Text passage:
• • • •

Sri Lanka’s Goyambokka Beach still standing tall after 2004 tsunami

Goyambokka Beach on Sri Lanka's south coast lost only three people in the 2004 tsunami.
Goyambokka Beach on Sri Lanka’s south coast lost only three people in the 2004 tsunami.

GOYAMBOKKA, Sri Lanka — After three days of sweating through the grime, frustration and technological maze of Colombo, after a four-hour bus ride in the dark, I have found paradise’s paradise. Goyambokka Beach is off the charts perfect. Not that this place is off the beaten path, but people in Colombo had never heard of it.

A narrow path leads from the dirt road outside my guesthouse down through the jungle for about 100 meters. At the end it opens up to a spectacular half-moon bay, lined with palm trees facing a turquoise sea. Gentle waves ripple against sugary white sand without a pebble in sight. A few comfy, cushioned lanais chairs sit under umbrellas next two little beach bars on stilts. I grabbed one lounge chair and a friendly, pot-bellied man said hi.

Goyambokka Beach is only 100 yards down a coconut grove from my guesthouse.
Goyambokka Beach is only 100 yards down a coconut grove from my guesthouse.

“KEY-a-duh?” (“How much?” in Sinhala.) I asked, pointing at the chair.

“You eat here lunch, it’s free,” he said.

Deal.

I spent the next six hours going from gorgeous sunshine to under the umbrella to a sea as warm as bath water. Only about 20 people were on the beach. If this beach was in Hawaii, it would be pockmocked by Hilton and Marriott and seafood restaurants charging $50 for mahi-mahi.

I’m reading “Seasons of Trouble,” about the 26-year Sri Lankan civil war that ended only six years ago. The disgust of prison life and the oppression of the military while I sat on this postcard perfect beach made me wonder if I was on the same planet let alone the same country. One of the book’s three main characters watched her father die of diarrhea. Is there a more degrading way to die? Myself, I dined on garlic fish with an ice-cold Lion Lager beer for lunch. Cost? About $3.

Goyambokka is so off the beaten path, people in Colombo had never heard of it
Goyambokka is so off the beaten path, people in Colombo had never heard of it.

I chatted with the pot-bellied beach bar owner, Christian. He is from Goyambokka and I bridged the possible sensitive topic of the 2004 tsunami. It cost 100,000 lives in 25 countries and few countries were hit harder than Sri Lanka. I asked where in Sri Lanka it hit. He waved his index finger sideways.

“All along here,” he said. “In Tangalle (the main town just two miles to the east), many people die. Three people here die.”

“How high did the water come?” I asked.

• • • •

Collected material:
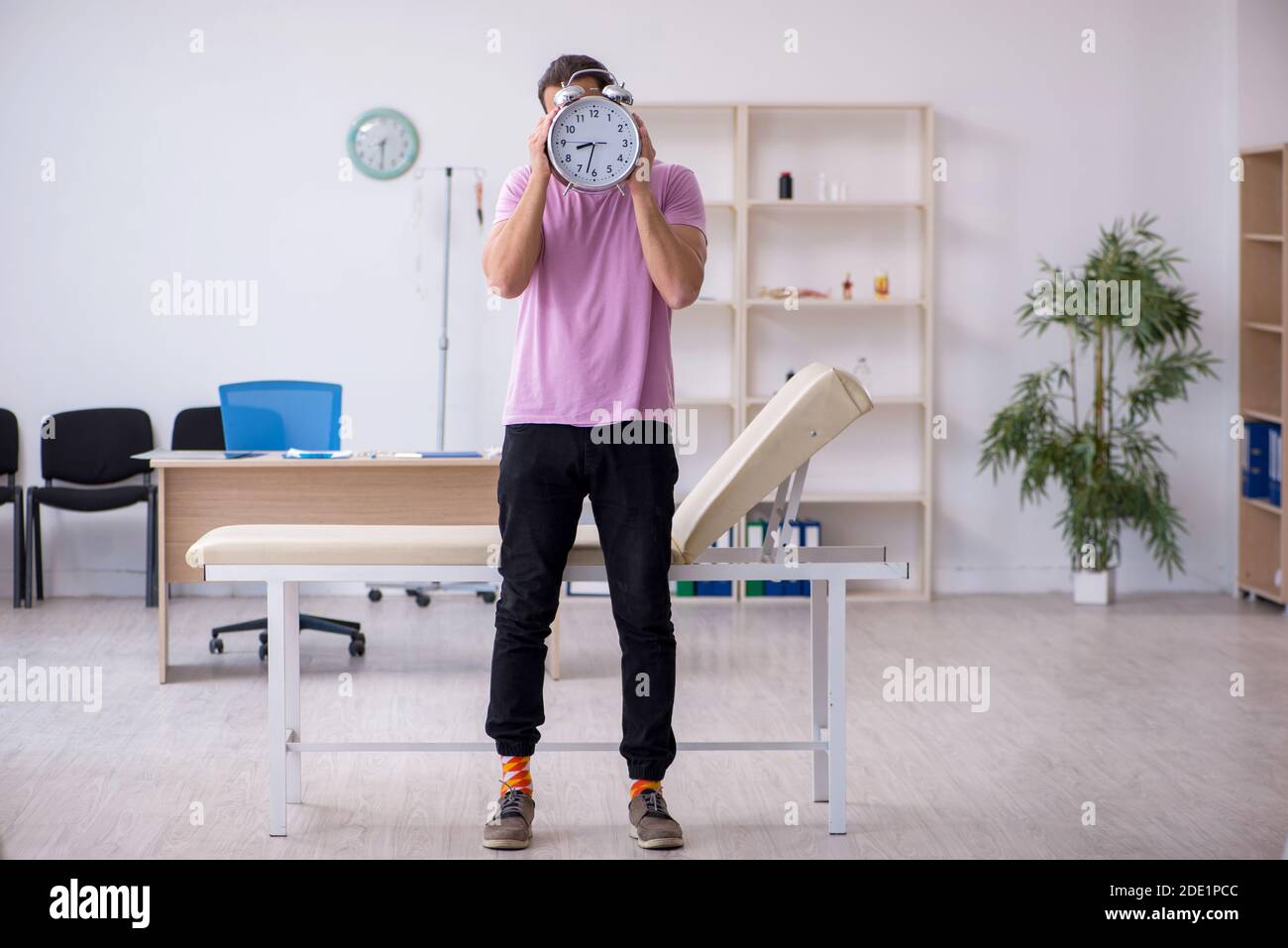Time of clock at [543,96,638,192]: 8:32
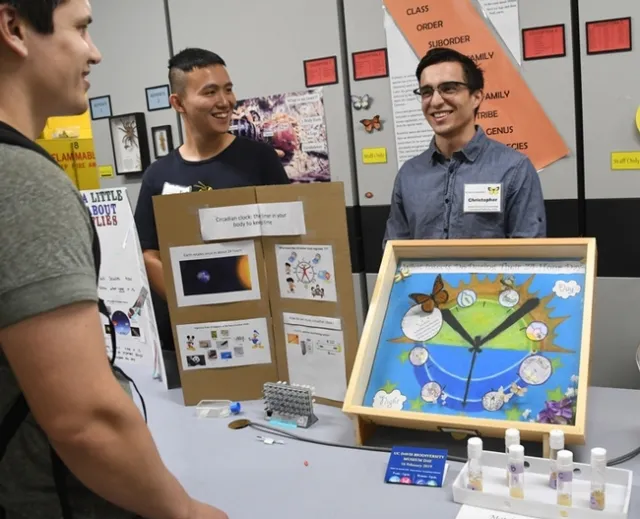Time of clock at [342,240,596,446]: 10:07
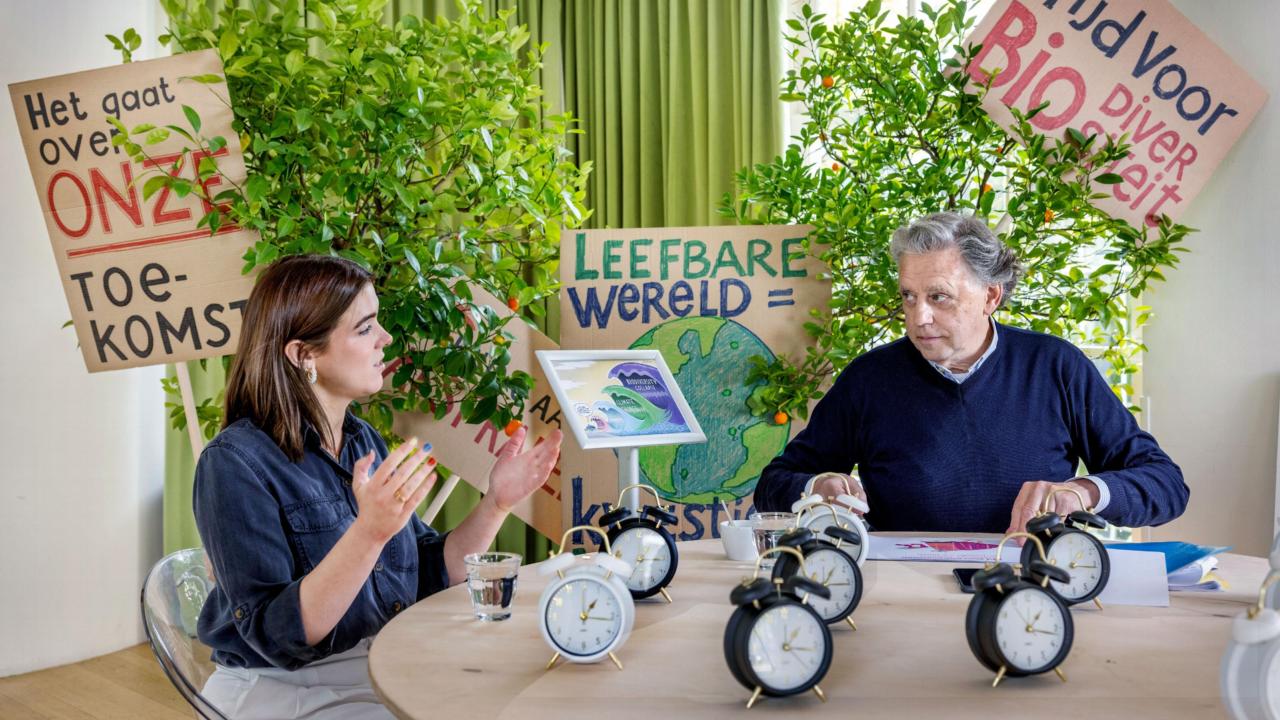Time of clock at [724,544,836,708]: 1:16
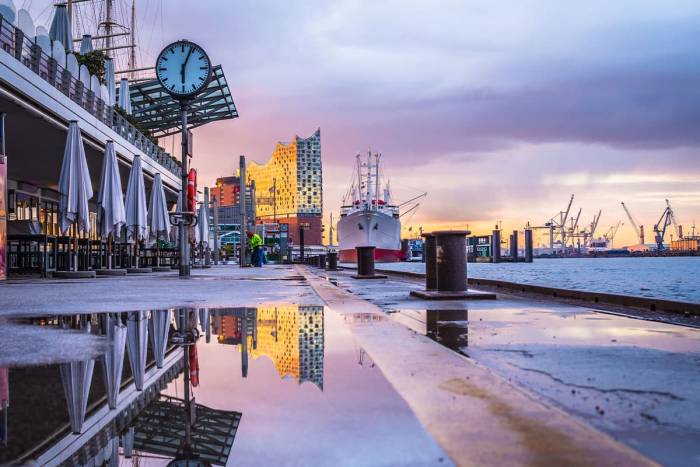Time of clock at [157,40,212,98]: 6:03
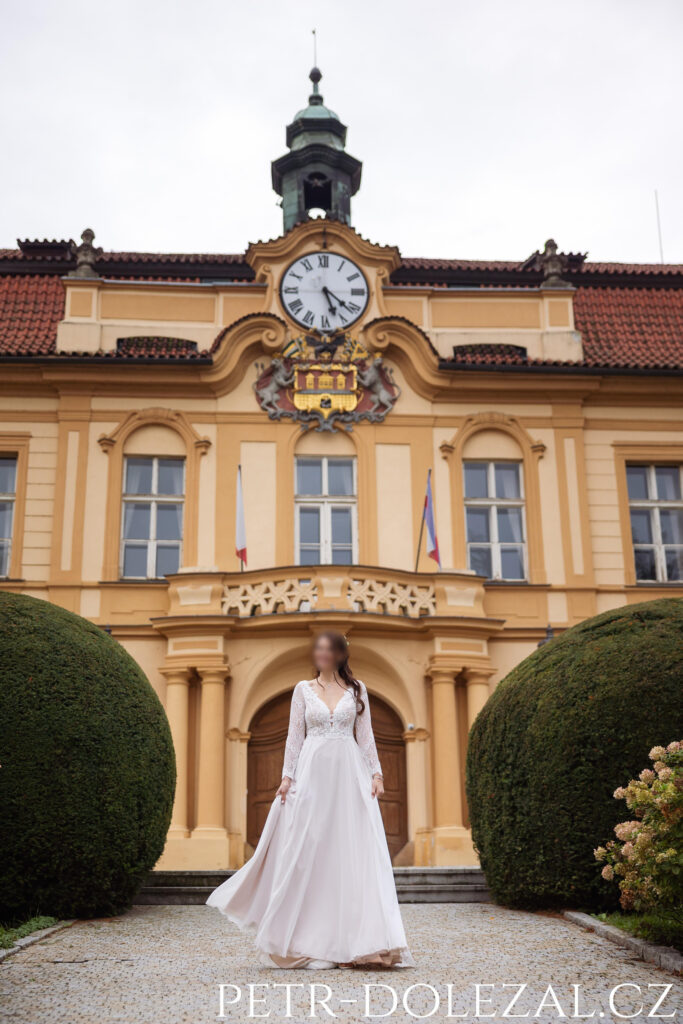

• • • •

Requirement: In the Goyambokka Beach travel piece, what did the beach bar owner say the lounge chair would cost if lunch was eaten there?

Solution to this exercise: Nothing. He said it would be free.